# MATERIAL PROVIDED:

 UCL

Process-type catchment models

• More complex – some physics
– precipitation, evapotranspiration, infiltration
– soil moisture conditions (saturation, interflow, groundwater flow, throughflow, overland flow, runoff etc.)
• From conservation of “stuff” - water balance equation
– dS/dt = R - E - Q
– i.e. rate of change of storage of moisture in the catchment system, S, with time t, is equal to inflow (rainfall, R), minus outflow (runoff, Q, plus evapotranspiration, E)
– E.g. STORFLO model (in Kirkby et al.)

# TASK STATEMENT:
Start at the first line of the entries and stop at the line that contains "dS/dt = R - E - Q". Repeat every line in that span exactly, and nothing beyond it.

# EXERCISE SOLUTION:
 UCL

Process-type catchment models

• More complex – some physics
– precipitation, evapotranspiration, infiltration
– soil moisture conditions (saturation, interflow, groundwater flow, throughflow, overland flow, runoff etc.)
• From conservation of “stuff” - water balance equation
– dS/dt = R - E - Q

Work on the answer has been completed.